Et pourtant, BLIER a un public et fait des « entrées ». Alain DELON est une star, et Nathalie BAYE n’est pas une débutante. Les ingrédients de marketing sont là, mais le principal fait défaut : le scénario. Ce qui fût le cas pour la star française du moment, Isabelle ADJANI qui pensait sûrement que sa présence suffisait à attirer les spectateurs dans les salles en grand nombre, erreur de la production qui laisse un film se faire sur un scénario inexistant, pour ne point dire insipide, et aboutir à l’indigent TOXIC AFFAIR.

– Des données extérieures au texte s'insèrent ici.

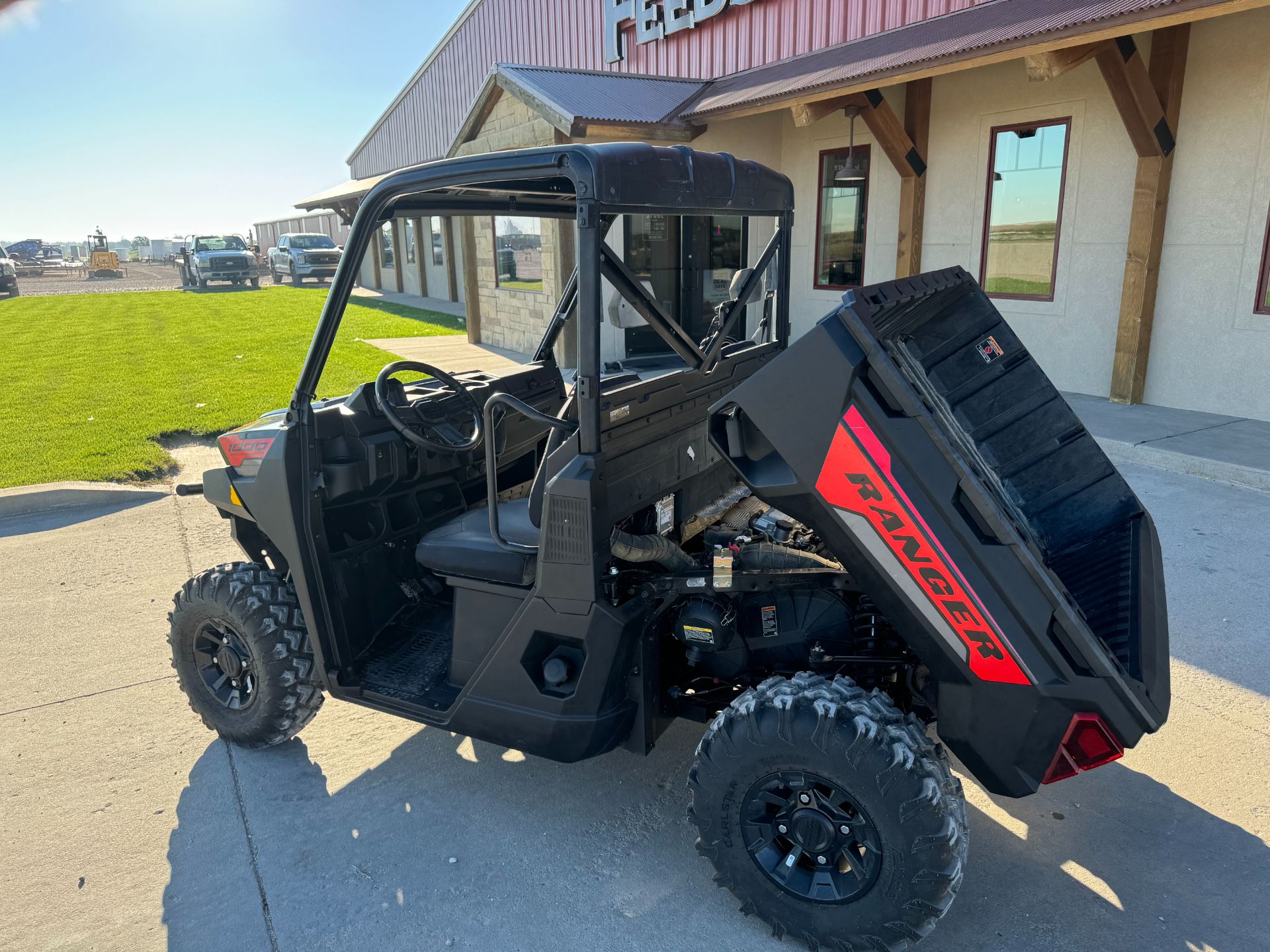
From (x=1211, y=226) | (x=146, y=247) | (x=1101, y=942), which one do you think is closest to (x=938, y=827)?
(x=1101, y=942)

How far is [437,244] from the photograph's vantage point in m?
24.9

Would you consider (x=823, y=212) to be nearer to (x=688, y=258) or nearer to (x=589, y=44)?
(x=688, y=258)

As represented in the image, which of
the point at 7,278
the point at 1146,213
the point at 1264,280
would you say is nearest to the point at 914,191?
the point at 1146,213

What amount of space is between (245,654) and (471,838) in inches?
45.6

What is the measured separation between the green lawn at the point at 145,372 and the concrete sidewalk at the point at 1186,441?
24.5 ft

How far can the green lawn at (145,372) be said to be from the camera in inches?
304

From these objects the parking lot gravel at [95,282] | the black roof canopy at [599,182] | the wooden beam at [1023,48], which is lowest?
the parking lot gravel at [95,282]

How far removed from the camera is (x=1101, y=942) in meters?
2.43

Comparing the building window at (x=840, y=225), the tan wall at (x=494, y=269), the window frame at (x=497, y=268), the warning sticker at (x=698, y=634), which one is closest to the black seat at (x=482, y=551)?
the warning sticker at (x=698, y=634)

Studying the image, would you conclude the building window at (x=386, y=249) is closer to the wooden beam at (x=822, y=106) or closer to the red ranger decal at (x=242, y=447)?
the wooden beam at (x=822, y=106)

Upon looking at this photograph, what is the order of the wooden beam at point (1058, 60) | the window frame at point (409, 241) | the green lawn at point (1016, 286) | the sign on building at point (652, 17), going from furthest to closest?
the window frame at point (409, 241)
the sign on building at point (652, 17)
the green lawn at point (1016, 286)
the wooden beam at point (1058, 60)

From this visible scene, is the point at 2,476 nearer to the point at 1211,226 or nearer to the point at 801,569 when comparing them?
the point at 801,569

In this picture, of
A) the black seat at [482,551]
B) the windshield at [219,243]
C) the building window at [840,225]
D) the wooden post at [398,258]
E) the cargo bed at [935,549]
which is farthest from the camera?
the windshield at [219,243]

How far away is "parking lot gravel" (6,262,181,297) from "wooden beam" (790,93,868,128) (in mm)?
28029
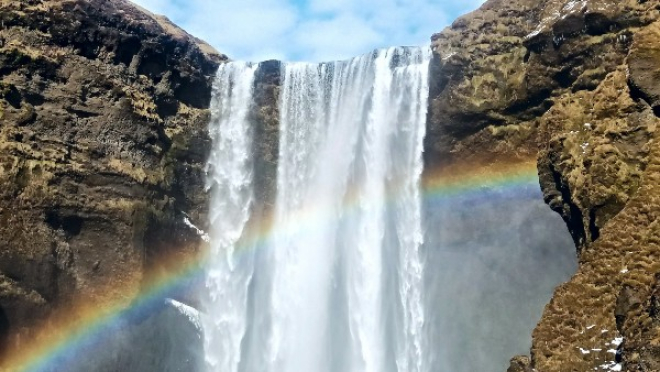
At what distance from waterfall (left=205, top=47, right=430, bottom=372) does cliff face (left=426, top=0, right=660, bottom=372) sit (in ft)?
9.13

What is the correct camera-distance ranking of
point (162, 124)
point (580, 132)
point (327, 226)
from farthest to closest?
point (327, 226) → point (162, 124) → point (580, 132)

Le cinéma français doit arrêter, pendant qu’il est encore temps, de déconsidérer le scénario et le scénariste. Il n’est pas le technicien « plombier en dialogue ou construction branlante » ou pire, la super secrétaire ancillaire selon certains détenteurs de la spécificité, au service d’un maître‑réalisateur.

La technique du scénariste n’est pas castratrice de l’imaginaire et de l’inspiration. Il y a lieu d’espérer. Les signes d’une remise en cause commencent à se faire sentir. A commencer par une prise de conscience économique simple. Le cinéma français a toujours fonctionné sous l’impulsion de son économie. La « nouvelle vague » l’avait surtout parfaitement bien assimilé mais jamais avoué. A savoir : un mauvais scénario entraîne obligatoirement des dépenses inutiles lors du tournage, ce qui a comme conséquence inexorable d’hausser très sensiblement le coût d’un film. Les technocrates de l’audiovisuel commencent de plus en plus à s’en rendre compte. Un mauvais scénario revient plus cher à la production qu’un scénario techniquement correct.

Les scénaristes répondront présent à la vraie demande. Depuis quelques années nous assistons, ponctuellement il est vrai, à des initiatives pour que le scénario retrouve la place qu’il mérite. Des structures mettent en place des aides à l’exemple de la S.A.C.D. avec la bourse BEAUMARCHAIS, des appuis sélectifs de l’audiovisuel publics et privés. L’enseignement, la base essentielle d’un métier où l’assistanat ne peut exister, trouve dans les facultés, certaines écoles de cinéma, et surtout à l’initiative de quelques d’ateliers d’écriture du scénario, un écho favorable qui ne cesse de croître.

C’est aux professionnels de ne pas se tromper, car le droit à l’erreur devient maintenant de plus en plus très étroit.